[Opening Extracted records section]
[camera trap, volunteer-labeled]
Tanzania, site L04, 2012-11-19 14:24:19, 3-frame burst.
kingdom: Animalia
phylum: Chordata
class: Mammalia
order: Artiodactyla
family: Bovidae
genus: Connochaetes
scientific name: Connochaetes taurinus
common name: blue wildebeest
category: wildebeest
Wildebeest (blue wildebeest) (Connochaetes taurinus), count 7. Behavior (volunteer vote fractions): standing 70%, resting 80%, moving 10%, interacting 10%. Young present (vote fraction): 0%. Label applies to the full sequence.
[Closing Extracted records section]
## Task:
Each line above needs to be returned exactly as it is.

## Exercise answer:
[camera trap, volunteer-labeled]
Tanzania, site L04, 2012-11-19 14:24:19, 3-frame burst.
kingdom: Animalia
phylum: Chordata
class: Mammalia
order: Artiodactyla
family: Bovidae
genus: Connochaetes
scientific name: Connochaetes taurinus
common name: blue wildebeest
category: wildebeest
Wildebeest (blue wildebeest) (Connochaetes taurinus), count 7. Behavior (volunteer vote fractions): standing 70%, resting 80%, moving 10%, interacting 10%. Young present (vote fraction): 0%. Label applies to the full sequence.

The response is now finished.